A few weeks ago, I read about some changes in the Knight Fellowships at Stanford University. These had a sign of the times quality to them. The program is one of several mid-career fellowships for talented journalists that have stayed pretty much the same over the decades. The top ones are at Harvard, Stanford and University of Michigan. The model is the academic sabbatical: a year off to learn deeply and re-charge. Freedom of inquiry predominates: fellows study what they choose to study. The “product” is the enriched journalist, refreshed and returned to his or her calling.
At Stanford, that’s now changing. “Beginning with the 2009-10 fellowship year, the program will put a new emphasis on journalistic innovation, entrepreneurship and leadership.” (My italics.) For some background, see this post from Bruno Giussani—a former fellow at Stanford—noting the sharp drop in applications. “Many journalists are afraid to take a year off their job if they get accepted in a fellowship program, because they’re not sure that that job will still exist after the year’s over.”

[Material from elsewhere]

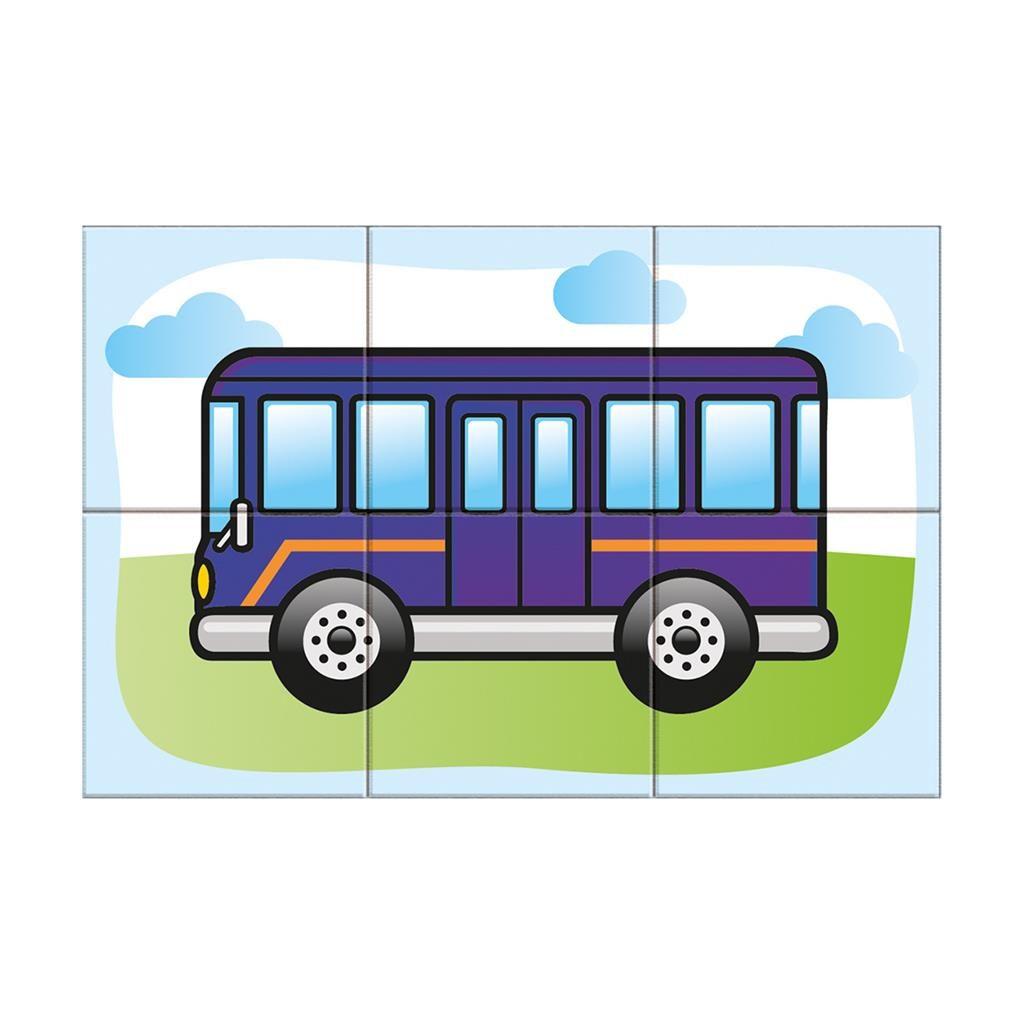 skladaci-autobus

At the Nieman Foundation—Harvard’s fellowship program—similar questions came up, but the decision was different. “Stay the course and preserve the original purpose of a year for fellows to learn and reflect,” writes Bob Giles, the Curator (boss) of the Foundation. In response to the crisis in the news business, Nieman has instead re-tooled its magazine Nieman Reports (which is becoming very valuable) and started the Nieman Journalism Lab blog by Josh Benton, which is promising.